Introduction to Debate as a Teaching Tool
The use of debate as a teaching and curricular tool becomes the foundation for teaching and learning in this course. Students and their teacher become involved in discourse, following similar steps with each topic of debate. Thematic studies of many topics in the discipline of social studies can be used within the framework that is herein described. It is also adaptable outside of the social studies curriculum. This particular model of a four week course in social studies relies on a repeating cycle of topic analysis:
1. SpAr debate topic to reveal prior knowledge
2. Research topic and explore its debatability
3. Debate topic with research
4. Write position paper on topic
Each week a new topic is debated using the same structure of process.
The first week’s topic becomes the rough work of teaching debate, or civil argumentation, in the space of a summer school classroom. The teacher’s primary responsibility during this first week is to assemble an acceptable classroom climate, and make as much of a diagnosis of the student body as possible. By diagnosis it is here meant that the teacher should be making careful observations of what learning and behavioral potholes might exist for as much of the student body as is possible. One week of careful observations during this week, while failing to give up all of the necessary information on the learning needs of every student, should give the teacher a rough idea of how to ramp up each following week of debate.

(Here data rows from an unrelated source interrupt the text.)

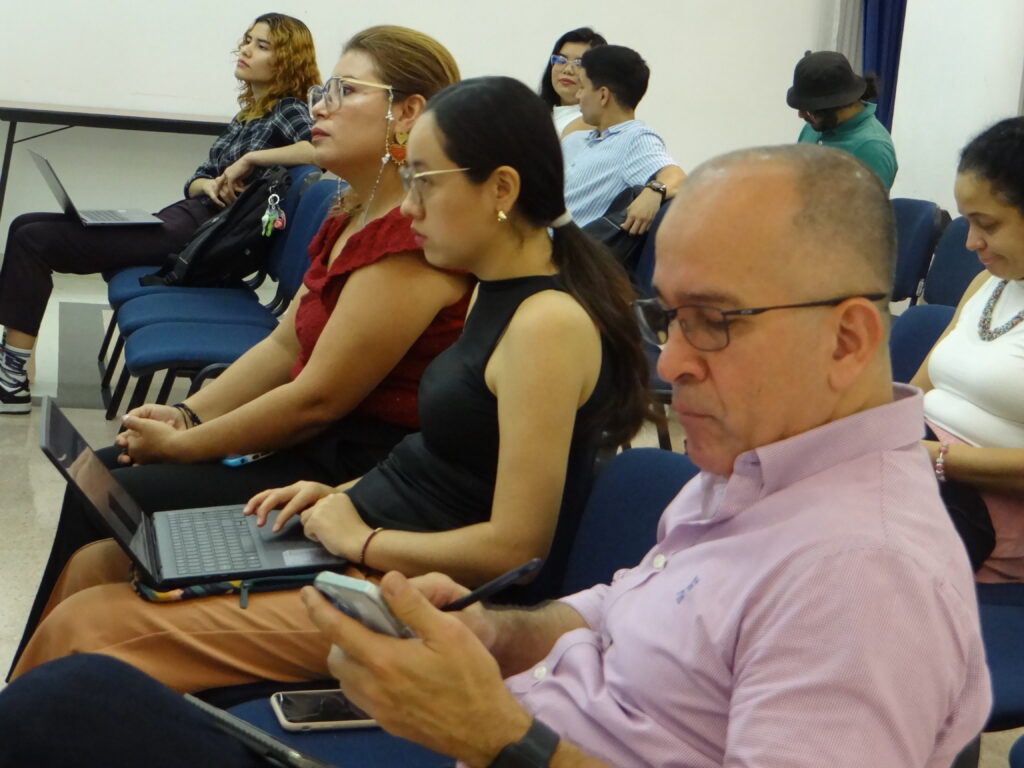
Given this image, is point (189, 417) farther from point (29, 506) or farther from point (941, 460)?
point (941, 460)

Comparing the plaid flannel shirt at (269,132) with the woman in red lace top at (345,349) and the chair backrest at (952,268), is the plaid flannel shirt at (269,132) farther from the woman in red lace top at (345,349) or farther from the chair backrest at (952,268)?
the chair backrest at (952,268)

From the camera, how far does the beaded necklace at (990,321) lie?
2055 millimetres

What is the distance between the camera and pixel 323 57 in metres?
6.21

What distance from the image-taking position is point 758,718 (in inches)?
36.4

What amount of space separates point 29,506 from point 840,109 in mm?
3220

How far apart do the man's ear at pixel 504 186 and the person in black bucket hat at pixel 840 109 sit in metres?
3.08

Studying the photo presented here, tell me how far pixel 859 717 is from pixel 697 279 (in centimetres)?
41

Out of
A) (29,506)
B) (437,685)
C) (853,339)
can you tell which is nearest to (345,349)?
(437,685)

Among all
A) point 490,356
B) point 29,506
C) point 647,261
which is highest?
point 490,356

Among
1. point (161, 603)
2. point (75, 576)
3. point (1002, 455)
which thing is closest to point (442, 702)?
point (161, 603)

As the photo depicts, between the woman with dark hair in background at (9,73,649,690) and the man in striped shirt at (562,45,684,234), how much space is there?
2.45 metres

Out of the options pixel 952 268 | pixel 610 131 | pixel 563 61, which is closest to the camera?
pixel 952 268

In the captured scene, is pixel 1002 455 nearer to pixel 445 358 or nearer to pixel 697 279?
pixel 445 358

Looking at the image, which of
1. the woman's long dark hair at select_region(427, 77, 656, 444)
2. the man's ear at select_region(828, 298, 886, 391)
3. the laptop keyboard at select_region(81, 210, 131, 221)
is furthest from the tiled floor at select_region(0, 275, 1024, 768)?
the man's ear at select_region(828, 298, 886, 391)
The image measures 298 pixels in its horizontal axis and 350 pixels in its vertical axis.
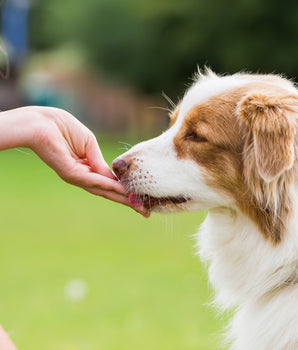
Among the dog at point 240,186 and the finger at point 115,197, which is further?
the finger at point 115,197

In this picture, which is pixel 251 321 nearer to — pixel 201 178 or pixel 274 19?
pixel 201 178

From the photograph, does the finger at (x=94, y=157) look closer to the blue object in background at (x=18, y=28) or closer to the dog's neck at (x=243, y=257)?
the dog's neck at (x=243, y=257)

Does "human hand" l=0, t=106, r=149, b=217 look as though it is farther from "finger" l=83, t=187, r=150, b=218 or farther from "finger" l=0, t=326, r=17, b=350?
"finger" l=0, t=326, r=17, b=350

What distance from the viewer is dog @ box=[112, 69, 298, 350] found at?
3.70m

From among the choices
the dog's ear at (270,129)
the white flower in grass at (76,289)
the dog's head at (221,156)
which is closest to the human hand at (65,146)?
the dog's head at (221,156)

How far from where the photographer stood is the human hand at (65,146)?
3.47m

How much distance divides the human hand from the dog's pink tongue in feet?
0.07

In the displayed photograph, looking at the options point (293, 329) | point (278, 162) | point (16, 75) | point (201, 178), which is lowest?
point (16, 75)

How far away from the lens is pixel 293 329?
364cm

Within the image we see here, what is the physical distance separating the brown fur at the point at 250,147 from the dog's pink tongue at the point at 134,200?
0.33m

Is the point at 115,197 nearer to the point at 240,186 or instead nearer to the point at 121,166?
the point at 121,166

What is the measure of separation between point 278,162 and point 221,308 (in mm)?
1114

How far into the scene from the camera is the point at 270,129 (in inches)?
145

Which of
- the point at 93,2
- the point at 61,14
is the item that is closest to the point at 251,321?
the point at 93,2
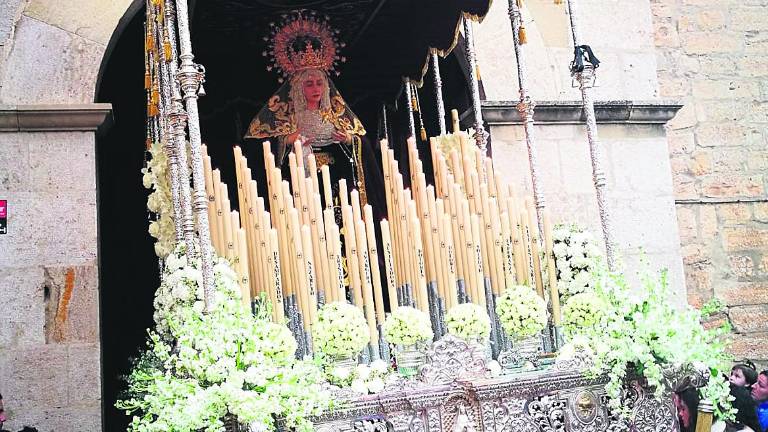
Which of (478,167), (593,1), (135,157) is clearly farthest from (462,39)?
(135,157)

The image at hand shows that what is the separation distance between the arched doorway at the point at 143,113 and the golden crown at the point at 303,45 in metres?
0.12

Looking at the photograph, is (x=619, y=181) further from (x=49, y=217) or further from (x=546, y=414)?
(x=49, y=217)

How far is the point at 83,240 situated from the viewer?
19.0 ft

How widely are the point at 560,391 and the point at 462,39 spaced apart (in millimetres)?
3242

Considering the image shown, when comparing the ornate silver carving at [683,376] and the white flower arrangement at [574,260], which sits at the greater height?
the white flower arrangement at [574,260]

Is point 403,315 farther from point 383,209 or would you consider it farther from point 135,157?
point 135,157

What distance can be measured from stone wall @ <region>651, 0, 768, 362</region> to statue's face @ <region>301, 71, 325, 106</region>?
2.76 m

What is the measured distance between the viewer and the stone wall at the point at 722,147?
768 centimetres

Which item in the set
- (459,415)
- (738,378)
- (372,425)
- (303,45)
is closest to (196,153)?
(372,425)

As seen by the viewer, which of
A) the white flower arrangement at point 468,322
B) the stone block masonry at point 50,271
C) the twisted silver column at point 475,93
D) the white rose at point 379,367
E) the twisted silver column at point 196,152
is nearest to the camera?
the twisted silver column at point 196,152

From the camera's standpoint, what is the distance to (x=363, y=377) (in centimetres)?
434

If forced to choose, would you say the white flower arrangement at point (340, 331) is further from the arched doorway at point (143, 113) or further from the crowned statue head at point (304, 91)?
the arched doorway at point (143, 113)

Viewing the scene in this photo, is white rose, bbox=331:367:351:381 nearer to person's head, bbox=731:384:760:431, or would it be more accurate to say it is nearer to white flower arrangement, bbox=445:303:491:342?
white flower arrangement, bbox=445:303:491:342

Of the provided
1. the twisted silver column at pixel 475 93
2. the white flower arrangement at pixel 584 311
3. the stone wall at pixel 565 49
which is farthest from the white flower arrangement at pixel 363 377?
the stone wall at pixel 565 49
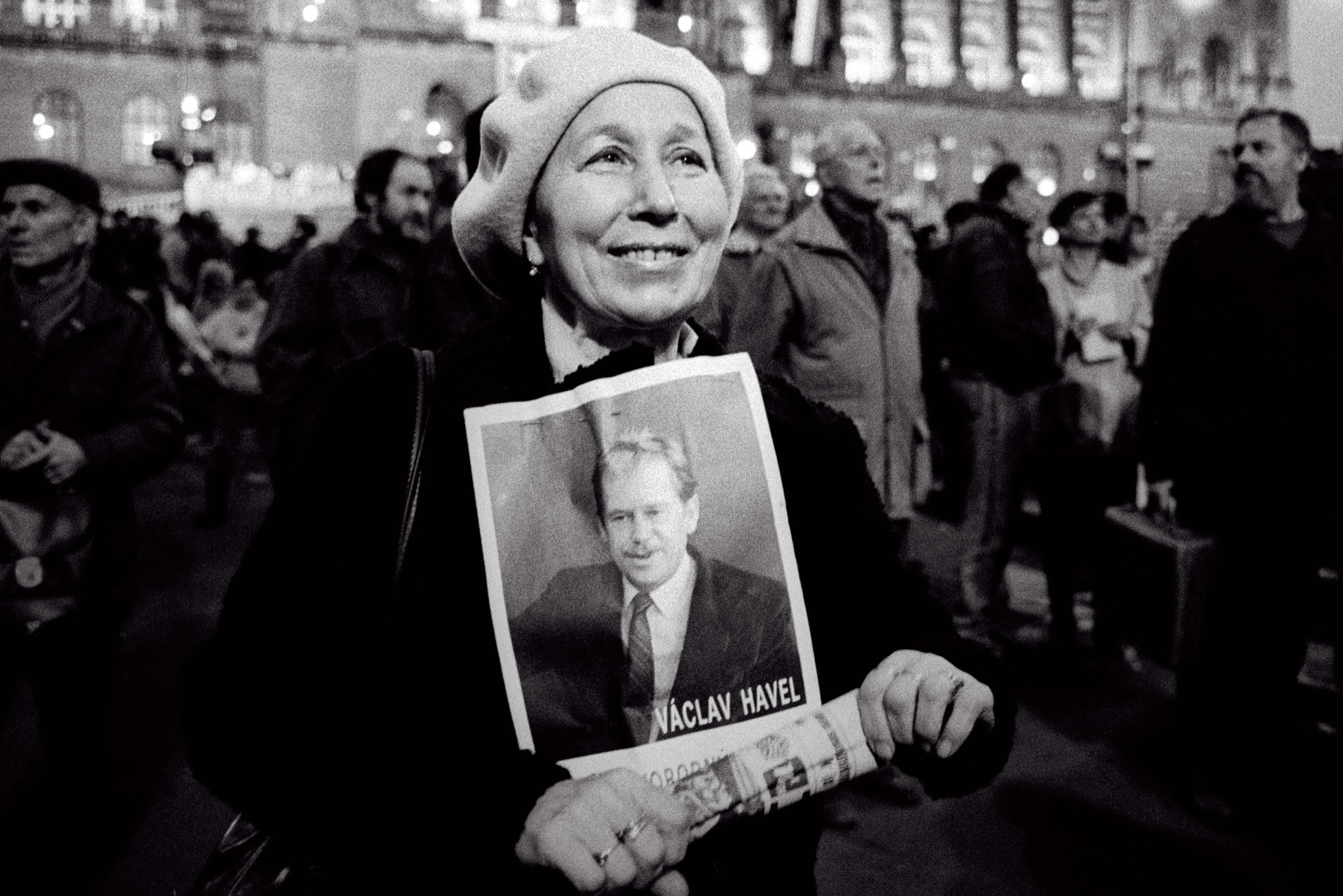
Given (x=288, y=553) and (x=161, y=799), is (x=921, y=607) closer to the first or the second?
(x=288, y=553)

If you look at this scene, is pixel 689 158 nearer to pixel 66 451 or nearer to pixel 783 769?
pixel 783 769

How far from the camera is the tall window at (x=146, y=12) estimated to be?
41.3 metres

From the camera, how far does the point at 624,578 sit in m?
1.19

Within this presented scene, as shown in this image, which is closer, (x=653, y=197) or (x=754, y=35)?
(x=653, y=197)

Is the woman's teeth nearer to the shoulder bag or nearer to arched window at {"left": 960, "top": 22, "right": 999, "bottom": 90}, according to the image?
the shoulder bag

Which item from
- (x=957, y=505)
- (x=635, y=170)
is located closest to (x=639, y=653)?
(x=635, y=170)

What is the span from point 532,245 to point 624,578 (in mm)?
455

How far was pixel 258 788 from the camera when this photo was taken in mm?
1161

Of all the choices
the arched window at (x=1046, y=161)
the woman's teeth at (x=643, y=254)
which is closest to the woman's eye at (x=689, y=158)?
the woman's teeth at (x=643, y=254)

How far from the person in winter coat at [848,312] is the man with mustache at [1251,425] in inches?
35.9

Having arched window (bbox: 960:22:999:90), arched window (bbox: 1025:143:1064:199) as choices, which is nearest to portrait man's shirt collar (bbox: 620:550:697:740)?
arched window (bbox: 1025:143:1064:199)

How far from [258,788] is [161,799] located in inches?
127

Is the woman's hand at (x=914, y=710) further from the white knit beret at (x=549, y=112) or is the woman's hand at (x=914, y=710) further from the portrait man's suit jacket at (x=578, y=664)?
the white knit beret at (x=549, y=112)

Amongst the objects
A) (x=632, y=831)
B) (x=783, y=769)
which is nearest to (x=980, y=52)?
(x=783, y=769)
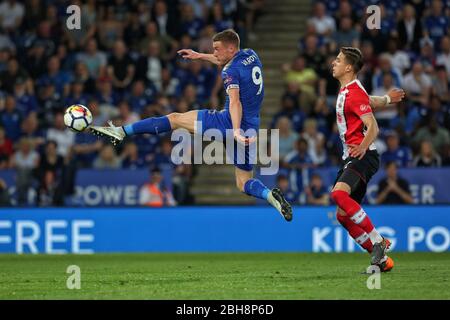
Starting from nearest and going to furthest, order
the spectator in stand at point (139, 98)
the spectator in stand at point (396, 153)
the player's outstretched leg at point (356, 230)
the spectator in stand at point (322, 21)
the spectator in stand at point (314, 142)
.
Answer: the player's outstretched leg at point (356, 230), the spectator in stand at point (396, 153), the spectator in stand at point (314, 142), the spectator in stand at point (139, 98), the spectator in stand at point (322, 21)

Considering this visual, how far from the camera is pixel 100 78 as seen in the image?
2148cm

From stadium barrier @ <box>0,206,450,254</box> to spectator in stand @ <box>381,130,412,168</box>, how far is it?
195 cm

The second and third week of debate should be used to improve various elements of the debate work. Ultimately, since each week ends with some writing exercise, the greatest emphasis should be made on improving the quality of persuasive constructed responses. This work will be the most significant agent of improvement for student test scores, wherever writing is involved, as in, for example, the tests mandated by certain debatable federal, state, and local legislation (which can itself become content for the course).
During the second and third weeks students should be graded on participation in debates leading up to the written exercise, but need not be directly involved with all debates. The role of judging is critical to debate, and perhaps the most overlooked outcome of debate training is not so much the speaking but the listening aspect of the activity. Students should become aware of the responsibilities of both debaters and audience during the weeks leading up to the final week.
The final week holds the most weight for a grade, and two major assignments are required. The first is a demonstration of learning grade, which can be achieved by being a part of the final debate. Participants and judges may receive grades based on their debate or their ballot, which for this final debate is the most extensive yet. Separate rubrics are used to grade the two tasks, but either carries the same weight. The second major grade is given to the persuasive writing piece, which all students must complete.